- **Written problem**
Leave out the pictures and copy the remaining records exactly.

- **Data to process**
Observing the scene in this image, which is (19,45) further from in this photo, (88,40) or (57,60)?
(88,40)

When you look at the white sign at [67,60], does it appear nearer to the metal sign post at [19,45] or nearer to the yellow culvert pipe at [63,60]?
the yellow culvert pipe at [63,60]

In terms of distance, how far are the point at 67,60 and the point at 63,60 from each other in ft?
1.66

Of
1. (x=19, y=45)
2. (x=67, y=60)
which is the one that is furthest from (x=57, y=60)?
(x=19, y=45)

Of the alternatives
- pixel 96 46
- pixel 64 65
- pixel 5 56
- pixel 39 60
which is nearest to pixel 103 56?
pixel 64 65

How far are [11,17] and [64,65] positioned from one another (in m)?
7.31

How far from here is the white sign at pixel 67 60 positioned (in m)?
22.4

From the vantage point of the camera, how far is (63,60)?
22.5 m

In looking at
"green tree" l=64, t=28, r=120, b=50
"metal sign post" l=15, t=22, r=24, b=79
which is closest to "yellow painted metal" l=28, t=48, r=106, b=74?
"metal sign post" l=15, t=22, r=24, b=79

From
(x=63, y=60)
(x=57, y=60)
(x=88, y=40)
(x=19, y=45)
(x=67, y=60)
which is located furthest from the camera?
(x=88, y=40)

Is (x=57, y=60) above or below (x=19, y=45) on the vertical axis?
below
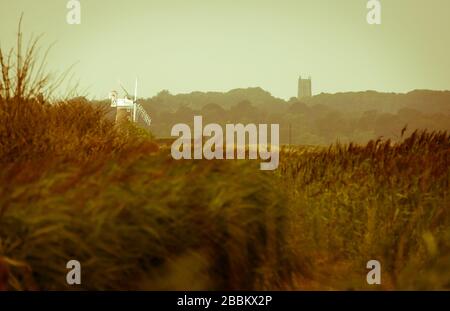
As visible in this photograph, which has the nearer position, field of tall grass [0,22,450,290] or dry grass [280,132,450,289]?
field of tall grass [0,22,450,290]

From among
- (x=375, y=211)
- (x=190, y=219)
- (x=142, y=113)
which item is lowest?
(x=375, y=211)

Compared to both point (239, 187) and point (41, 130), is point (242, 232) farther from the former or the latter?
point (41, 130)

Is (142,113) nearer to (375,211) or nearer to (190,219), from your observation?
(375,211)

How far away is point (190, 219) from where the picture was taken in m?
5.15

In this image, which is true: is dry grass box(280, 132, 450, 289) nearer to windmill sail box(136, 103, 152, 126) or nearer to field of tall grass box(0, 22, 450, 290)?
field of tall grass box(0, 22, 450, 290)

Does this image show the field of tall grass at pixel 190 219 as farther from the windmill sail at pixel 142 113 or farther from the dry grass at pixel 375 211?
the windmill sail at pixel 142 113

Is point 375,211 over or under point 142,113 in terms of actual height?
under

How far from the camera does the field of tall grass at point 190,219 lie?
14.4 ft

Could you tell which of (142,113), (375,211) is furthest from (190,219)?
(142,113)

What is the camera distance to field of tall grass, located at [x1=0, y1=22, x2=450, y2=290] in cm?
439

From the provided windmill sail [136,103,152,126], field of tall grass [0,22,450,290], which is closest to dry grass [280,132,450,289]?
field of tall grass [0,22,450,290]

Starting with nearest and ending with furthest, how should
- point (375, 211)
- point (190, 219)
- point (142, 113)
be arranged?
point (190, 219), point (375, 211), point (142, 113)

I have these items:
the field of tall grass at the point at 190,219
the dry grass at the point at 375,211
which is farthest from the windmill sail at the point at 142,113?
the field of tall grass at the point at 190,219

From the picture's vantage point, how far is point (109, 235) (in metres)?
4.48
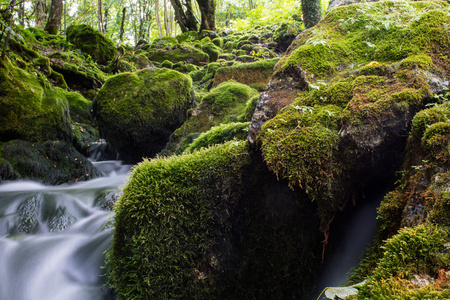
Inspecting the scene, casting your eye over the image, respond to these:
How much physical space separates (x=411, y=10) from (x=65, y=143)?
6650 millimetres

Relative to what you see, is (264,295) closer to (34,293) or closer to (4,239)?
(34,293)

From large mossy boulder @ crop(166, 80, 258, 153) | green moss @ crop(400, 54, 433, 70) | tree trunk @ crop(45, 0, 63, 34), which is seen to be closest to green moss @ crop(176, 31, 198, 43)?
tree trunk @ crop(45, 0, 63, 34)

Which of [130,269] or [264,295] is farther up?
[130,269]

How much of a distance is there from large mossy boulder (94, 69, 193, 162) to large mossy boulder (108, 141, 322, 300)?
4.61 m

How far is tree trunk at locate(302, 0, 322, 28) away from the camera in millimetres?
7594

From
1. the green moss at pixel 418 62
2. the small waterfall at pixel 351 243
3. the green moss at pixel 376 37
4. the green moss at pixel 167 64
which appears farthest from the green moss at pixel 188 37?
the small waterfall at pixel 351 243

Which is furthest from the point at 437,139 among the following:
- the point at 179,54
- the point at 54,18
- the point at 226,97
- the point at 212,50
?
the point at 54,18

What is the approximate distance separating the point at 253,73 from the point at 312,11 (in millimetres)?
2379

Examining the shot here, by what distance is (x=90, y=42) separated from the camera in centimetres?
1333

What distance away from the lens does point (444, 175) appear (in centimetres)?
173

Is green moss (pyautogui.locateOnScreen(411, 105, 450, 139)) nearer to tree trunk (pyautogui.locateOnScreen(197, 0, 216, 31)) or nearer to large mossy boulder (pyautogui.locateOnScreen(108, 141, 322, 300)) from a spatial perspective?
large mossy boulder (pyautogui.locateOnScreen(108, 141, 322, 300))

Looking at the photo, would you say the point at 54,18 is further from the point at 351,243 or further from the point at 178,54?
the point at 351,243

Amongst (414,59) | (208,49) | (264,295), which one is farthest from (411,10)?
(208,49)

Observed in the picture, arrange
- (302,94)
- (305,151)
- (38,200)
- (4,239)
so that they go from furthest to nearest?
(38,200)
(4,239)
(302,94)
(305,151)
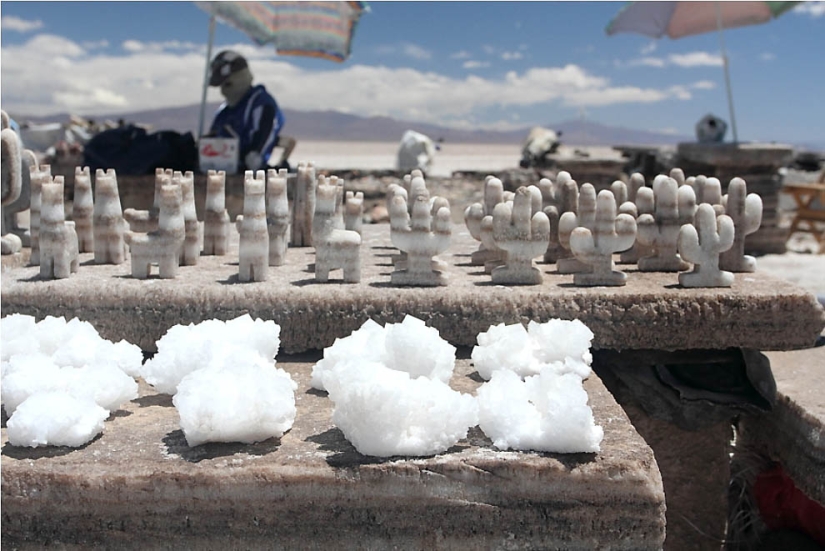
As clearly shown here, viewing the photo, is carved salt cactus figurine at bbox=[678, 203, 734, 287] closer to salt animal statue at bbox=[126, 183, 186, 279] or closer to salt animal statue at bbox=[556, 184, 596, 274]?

- **Solution**
Observing the scene in this image, which is (19,45) further from in this photo, (88,40) or (57,60)?
(88,40)

When you look at the white sign at [67,60], does it appear nearer to the metal sign post at [19,45] or nearer to the yellow culvert pipe at [63,60]?
the yellow culvert pipe at [63,60]

In terms of distance, how far are the point at 67,60 and the point at 63,60 from each other in ft?
1.66

Of
1. (x=19, y=45)
2. (x=67, y=60)
which is the one that is furthest from (x=57, y=60)?
(x=19, y=45)

Of the alternatives
- pixel 96 46
- pixel 64 65
- pixel 5 56
- pixel 39 60
which is nearest to pixel 103 56?
pixel 64 65

How far are [11,17] and [64,65] positioned from one another (in m)?
7.31

How far from here is the white sign at pixel 67 60 positioned (in m)?
22.4

From the vantage point of the camera, how far is (63,60)?
22.5 m

In looking at
"green tree" l=64, t=28, r=120, b=50
"metal sign post" l=15, t=22, r=24, b=79
which is closest to "yellow painted metal" l=28, t=48, r=106, b=74?
"metal sign post" l=15, t=22, r=24, b=79

From
(x=63, y=60)
(x=57, y=60)
(x=88, y=40)
(x=19, y=45)
(x=67, y=60)
which is located furthest from the camera?
(x=88, y=40)

Is (x=57, y=60) above or below (x=19, y=45) on the vertical axis?
below
As visible in this photograph, which has the nearer position, field of tall grass [0,22,450,290] or dry grass [280,132,450,289]?
field of tall grass [0,22,450,290]

From among
- (x=375, y=211)
- (x=190, y=219)
- (x=142, y=113)
which item is lowest?
(x=375, y=211)

Compared to both point (239, 187) and point (41, 130), is point (242, 232) farther from the former or the latter?
point (41, 130)

Is (142,113) nearer to (375,211) or nearer to (190,219), from your observation?
(375,211)

How far away is point (190, 219) from where the picture was taken in m?
5.15

In this image, which is true: is dry grass box(280, 132, 450, 289) nearer to windmill sail box(136, 103, 152, 126) or nearer to field of tall grass box(0, 22, 450, 290)?
field of tall grass box(0, 22, 450, 290)

Does this image show the field of tall grass at pixel 190 219 as farther from the windmill sail at pixel 142 113 or farther from the dry grass at pixel 375 211?
the windmill sail at pixel 142 113

Is point 375,211 over or under point 142,113 in terms of actual height?
under

How far from the camera does the field of tall grass at point 190,219 lie?
14.4 ft

Could you tell which of (142,113), (375,211) is furthest from (190,219)?
(142,113)

What is the camera distance to field of tall grass, located at [x1=0, y1=22, x2=450, y2=290] in cm?
439

From the provided windmill sail [136,103,152,126], field of tall grass [0,22,450,290], which is closest to dry grass [280,132,450,289]?
field of tall grass [0,22,450,290]

Starting with nearest and ending with furthest, how should
- point (375, 211)
- point (190, 219)
- point (142, 113)
be arranged?
point (190, 219), point (375, 211), point (142, 113)

I have these items:
the field of tall grass at the point at 190,219
the dry grass at the point at 375,211
which is farthest from the windmill sail at the point at 142,113?
the field of tall grass at the point at 190,219

From the picture's vantage point, how far is point (109, 235) (in metres)?
4.48
Inspecting the scene, casting your eye over the image, respond to these:
How much physical space separates (x=411, y=10) from (x=65, y=143)?
6650 millimetres

Relative to what you see, is (264,295) closer to (34,293) or closer to (4,239)?
(34,293)

From large mossy boulder @ crop(166, 80, 258, 153) | green moss @ crop(400, 54, 433, 70) | tree trunk @ crop(45, 0, 63, 34), which is seen to be closest to green moss @ crop(176, 31, 198, 43)?
tree trunk @ crop(45, 0, 63, 34)

Which of [130,269] or [264,295] is farther up?
[130,269]

How much of a distance is there from large mossy boulder (94, 69, 193, 162) to large mossy boulder (108, 141, 322, 300)?
4.61 m

How far is tree trunk at locate(302, 0, 322, 28) away from the camera in millimetres?
7594

From
1. the green moss at pixel 418 62
2. the small waterfall at pixel 351 243
3. the green moss at pixel 376 37
4. the green moss at pixel 167 64
which appears farthest from the green moss at pixel 188 37?
the small waterfall at pixel 351 243

Which is furthest from the point at 437,139 among the following:
- the point at 179,54
- the point at 54,18
- the point at 226,97
- the point at 212,50
?
the point at 54,18

What is the approximate distance separating the point at 253,73 from the point at 312,11 (in millimetres)?
2379

Examining the shot here, by what distance is (x=90, y=42) separated from the camera in centimetres?
1333

What distance away from the lens does point (444, 175) appear (in centimetres)?
173

Is green moss (pyautogui.locateOnScreen(411, 105, 450, 139)) nearer to tree trunk (pyautogui.locateOnScreen(197, 0, 216, 31)) or nearer to large mossy boulder (pyautogui.locateOnScreen(108, 141, 322, 300)) from a spatial perspective?
large mossy boulder (pyautogui.locateOnScreen(108, 141, 322, 300))

Looking at the photo, would you say the point at 54,18 is further from the point at 351,243 or further from the point at 178,54?
the point at 351,243

Amongst (414,59) | (208,49) | (264,295), which one is farthest from (411,10)?
(208,49)

Observed in the picture, arrange
- (302,94)
- (305,151)
- (38,200)
- (4,239)
so that they go from furthest to nearest?
(38,200)
(4,239)
(302,94)
(305,151)
As clearly shown here, viewing the photo, is carved salt cactus figurine at bbox=[678, 203, 734, 287] closer to salt animal statue at bbox=[126, 183, 186, 279] or closer to salt animal statue at bbox=[556, 184, 596, 274]?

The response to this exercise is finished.